Ну, разгильдяйство… Я вообще избегал выносить здесь суждения и делать оценки — он был мне дорог. А ввести меня в денежные затруднения не сумел бы при всем желании. Я ничего не покупал.
Еще с пионерского возраста, с первых робких попыток что-нибудь наварить на перепродаже колониальных марок и молодежных журналов из ГДР, где печатали портреты рок-звезд, я усвоил, что барыга из меня никудышный и впредь занятий такого рода мне нужно чураться.
Гроши, которые я мог в студенчестве предложить ему взаймы, не особенно жаль было отдать и просто так, без возврата. Прочие крыли его безжалостно. Но остракизму пока не подвергали: слишком явно не вязался Андрюхин образ с представлением о прикопанной где-то кубышке.
Если и сопутствовал Андрюхе какой хранитель — то очень нерадивый и напоминающий собственного подопечного. Ему бы останавливать Андрюхины проекты еще в зародыше — а он спал. И просыпался, со скрипом брался за дело, только когда тучи уже сгущались и назревали крупные неприятности. Тут наступала полоса последовательных везений. Свои в основном прощали, махнув рукой на канувшую стипендию. А в первый раз даже пошли ночью грузить вагоны, чтобы помочь Андрюхе расплатиться на стороне.

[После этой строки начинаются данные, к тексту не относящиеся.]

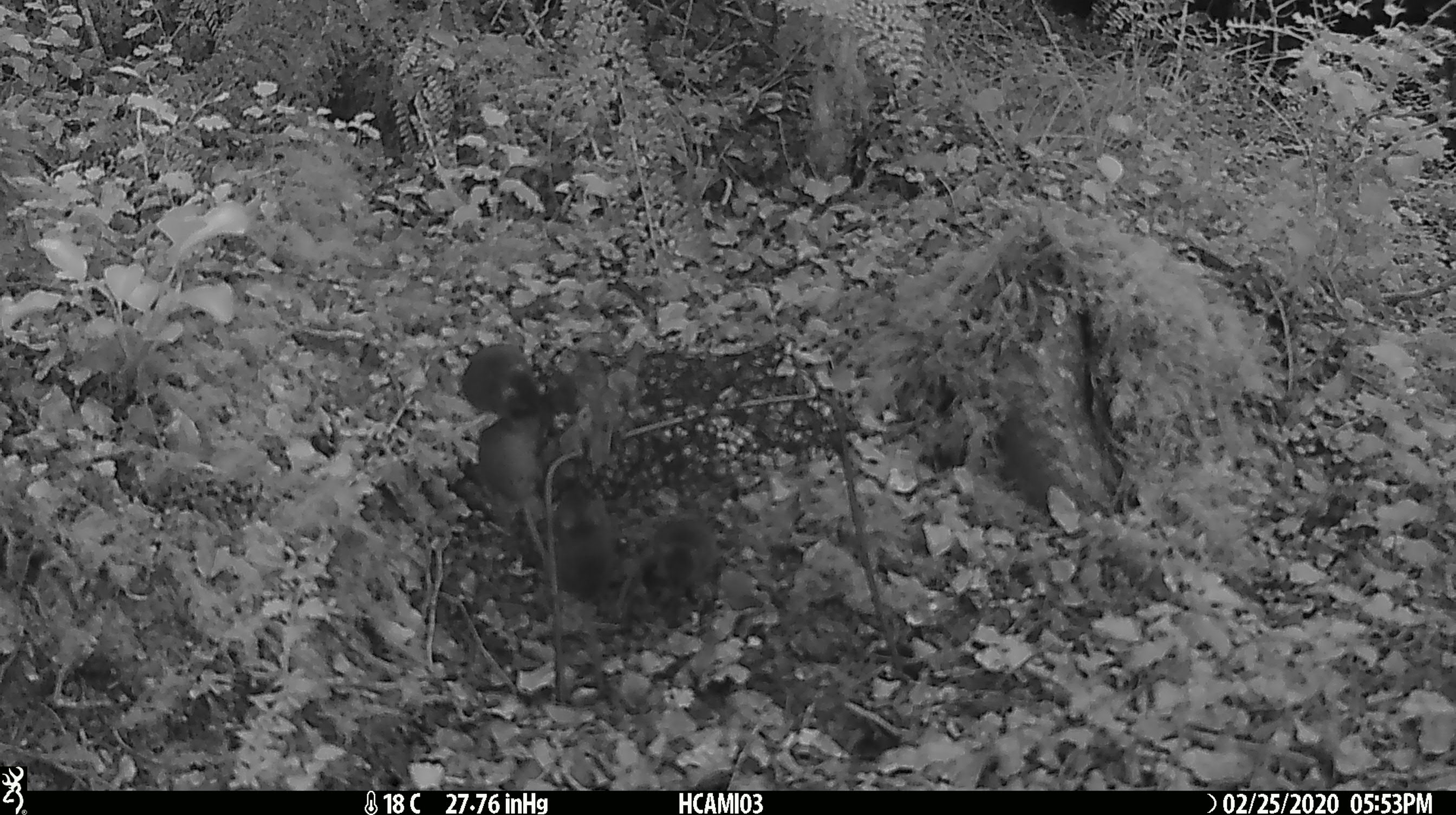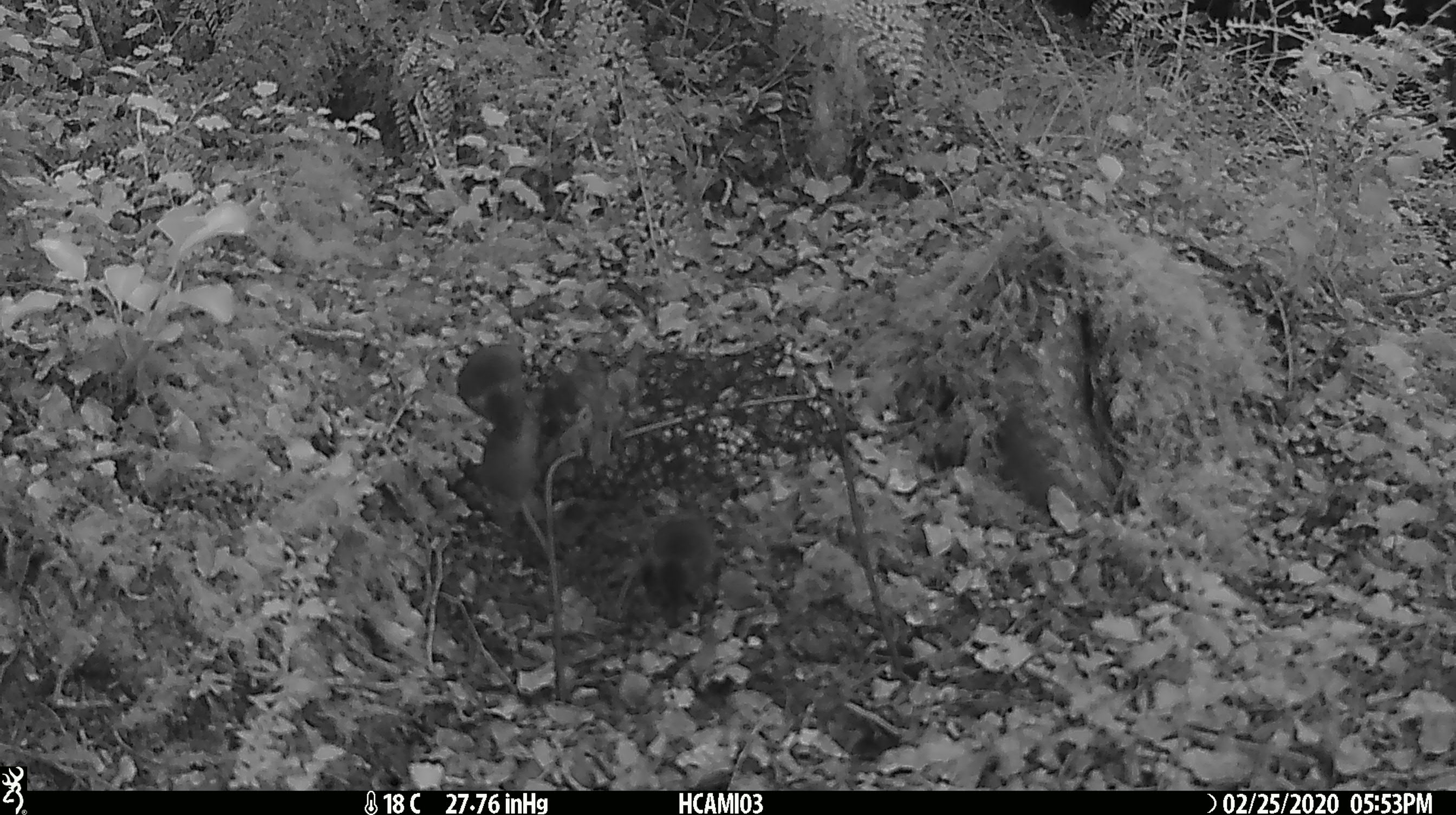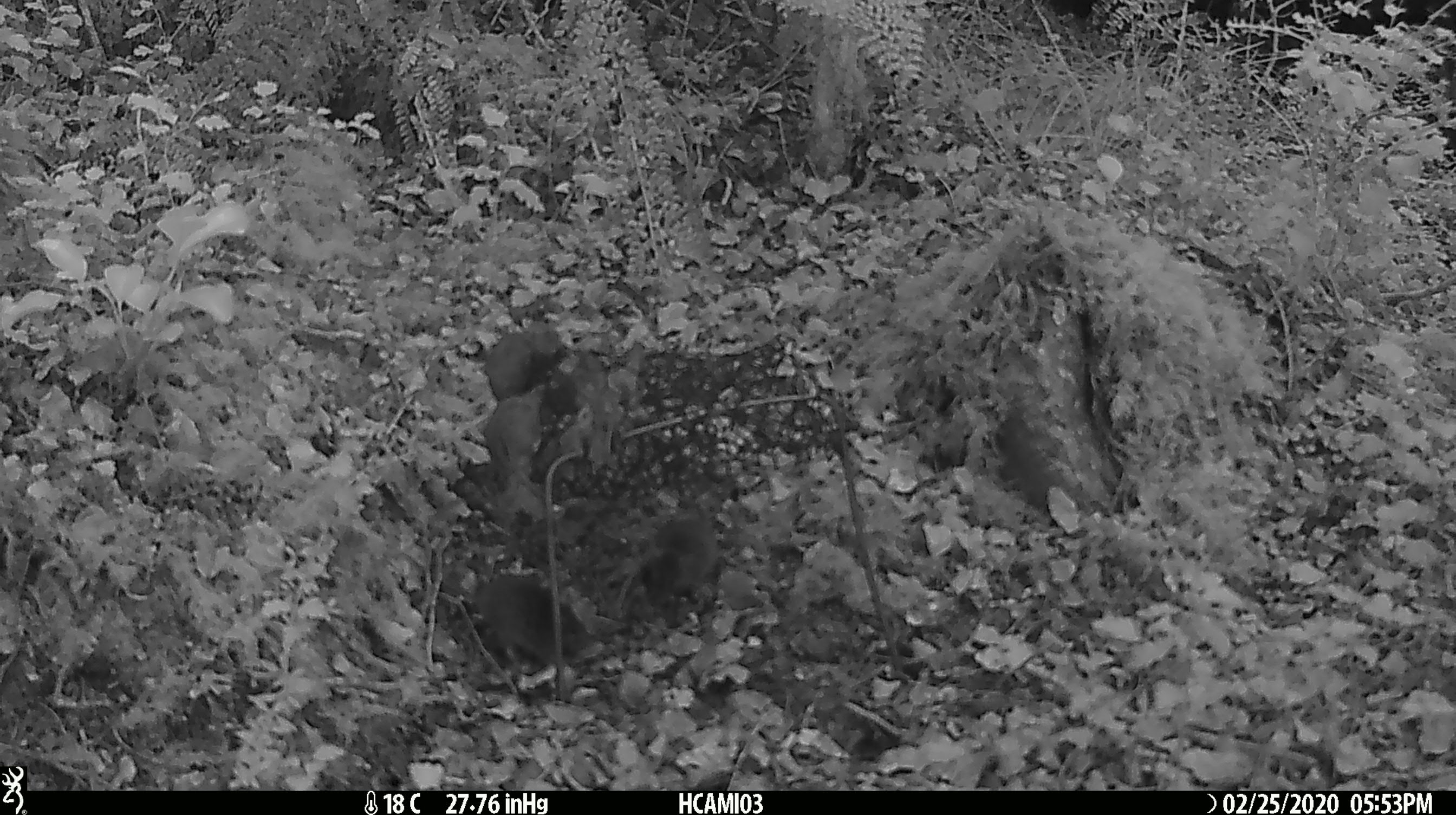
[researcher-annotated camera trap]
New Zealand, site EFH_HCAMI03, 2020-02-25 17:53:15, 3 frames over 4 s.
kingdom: Animalia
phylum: Chordata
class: Mammalia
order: Rodentia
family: Muridae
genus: Mus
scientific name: Mus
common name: mouse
Mouse (Mus).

Кредиторы-оптовики, потерявшие порядком больше и настроенные решительно, весьма кстати сами попадали под суд, уходили в армию, уезжали по распределению в тмутаракань — тем или иным путем выбывали из игры. Остальным не сразу, но все-таки удавалось возместить. Одна за другой подворачивались фарцовки — мелкие, зато верные. Частью с них, частью из зарплаты и примыкающих к ней доходов. Так тянулось месяцев пять или шесть.
(В магазине Андрюха рассчитывался года два — и раньше не мог уволиться. Хорошо, дошлые торговые люди и относились к нему с симпатией, и знали по себе: от проколов не застрахуешься — поэтому бучи не поднимали, дожидались тихо-спокойно.) Дальше, как правило летом, имел место непродолжительный мертвый сезон.
Дважды, понятно, никто на Андрюхины удочки не попадался. Ничего.
Он расширял круг общения. По осени появлялась в турклубе желторотая, неискушенная поросль. И все начиналось сначала. И этот мерный круговорот, эти повторяющиеся уместности постепенно, наряду с дурной, создали ему славу человека непробиваемо заговоренного. И мне несмотря ни на что он как и раньше казался едва ли не самым надежным и жизнеспособным среди моих приятелей.
И еще девять лет спустя после нашей поездки на север, наблюдая в ночь старого Нового года, как он запускает с ножа в бутылку фиолетовые кометки, думать о нем я буду так же. И еще какое-то время пройдет, мы будем встречаться то чаще, то реже, прежде чем врач в хорошем платном дурдоме, куда родители и невеста попытаются спрятать Андрюху теперь уже от самых настоящих бандитов, которым он умудрится задолжать ни много ни мало тысяч полтораста долларов, расставит точки над десятеричными «и», отлив истину в тяжелую латынь диагноза. Комментарий, как мне его перескажут (не поручусь, что не добавил в своем изложении отсебятины и психиатрических нелепостей), сведется вот к чему: у пациента выраженные суицидальные тенденции, клинические, возможно наследственные, передавшиеся через несколько поколений.